I really enjoyed Joseph Peterson’s Wanted: Elevator Man, an allegorical/absurdist novel in which, Barnes, a major institution-graduate turned waiter settles for an elevator job in a big city high rise with the hope that he’ll land a corner office gig after impressing the suits. Elevator Man is, foremost, a meditation on mortality (which I’m always a sucker for), the quest for Barnes to understand and come to terms with his father’s life and death, and make meaning of his own existence. Barnes is weighed down by the belief that his father was a “highly brilliant” scientist who died after traveling to Hiroshima to study the effects of nuclear radiation on the survivors, and that there’s little chance anything he does with his life can ever compare. Peterson writes: “[Barnes]…felt that his pedigree was such that he could never—and should never, for that matter—settle for the crumbs. To do so was to fail.” A near-death experience for Barnes during the kinda-sorta-rescue of a woman stuck in the elevator seems to shake him from his stupor and propel him out of his father’s shadow. Barnes muses to his cat: “My first day on the job, and I almost died. Yes, I almost died. And it wasn’t nearly so bad as I thought.” Peterson raises some interesting questions for me. Does self-preservation keep us from truly living? Does it prevent us from being able to fully give love? If we don’t sacrifice our own well-being for others, can we ever really feel good about ourselves? Can we ever feel pride?
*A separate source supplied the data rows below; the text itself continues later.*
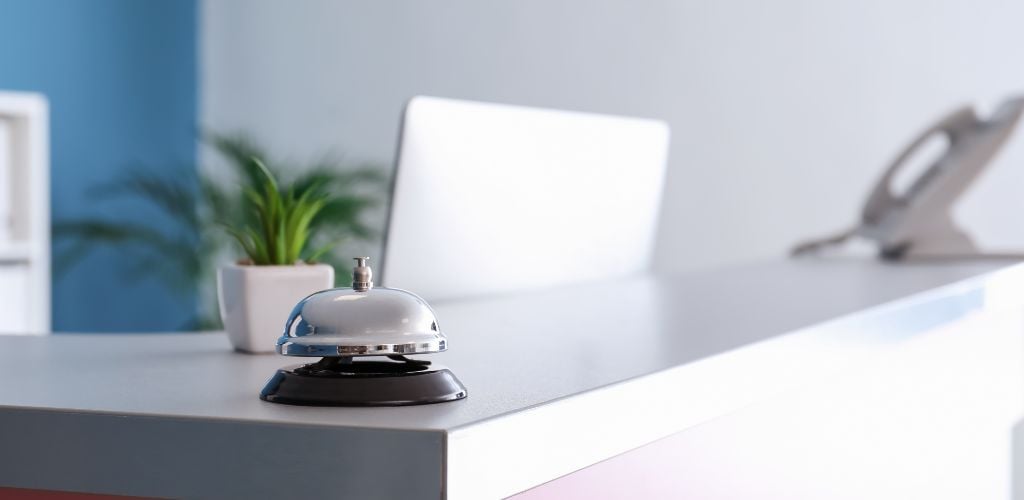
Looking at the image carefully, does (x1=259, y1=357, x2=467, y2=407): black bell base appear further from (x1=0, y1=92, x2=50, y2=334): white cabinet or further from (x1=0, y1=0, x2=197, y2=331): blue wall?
(x1=0, y1=0, x2=197, y2=331): blue wall

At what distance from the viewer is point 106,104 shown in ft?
17.6

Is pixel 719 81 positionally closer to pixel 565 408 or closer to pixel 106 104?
pixel 106 104

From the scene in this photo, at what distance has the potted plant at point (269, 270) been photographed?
1.04m

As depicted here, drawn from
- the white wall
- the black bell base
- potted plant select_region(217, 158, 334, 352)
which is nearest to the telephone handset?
the white wall

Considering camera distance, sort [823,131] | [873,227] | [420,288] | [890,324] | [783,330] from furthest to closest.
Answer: [823,131]
[873,227]
[420,288]
[890,324]
[783,330]

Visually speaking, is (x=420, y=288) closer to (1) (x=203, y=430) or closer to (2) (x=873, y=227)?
(1) (x=203, y=430)

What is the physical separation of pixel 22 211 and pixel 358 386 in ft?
12.9

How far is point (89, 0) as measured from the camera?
5.24 meters

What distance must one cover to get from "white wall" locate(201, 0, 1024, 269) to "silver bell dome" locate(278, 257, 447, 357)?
12.8ft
To me, a secondary theme in this book is the power of language. Its power to sway our emotions this way or that. Barnes initially decides to take the elevator job after being inspired by self-help pamphlets. “Admit you’re a loser.” “Think downward!” And not only the power of words, but punctuation too (“My advice to you, if you ever write advice…use the exclamation point! Use it liberally!”)! Peterson also touches on the power of the words we use to ourselves, the self-defeating things people say on repeat that become truth. After his first day on the job, Barnes thinks, “…I’m burdened with vain hopes. Where the hell did I get these hopes anyway? And why does my life have to be pestered with them? …But you certainly don’t have what it takes to fulfill your hopes. You don’t have what it takes to cut the mustard in the real world.”
Peterson writes tight, clean prose. And the book is so well-edited and nicely bound. Thumbs up all around.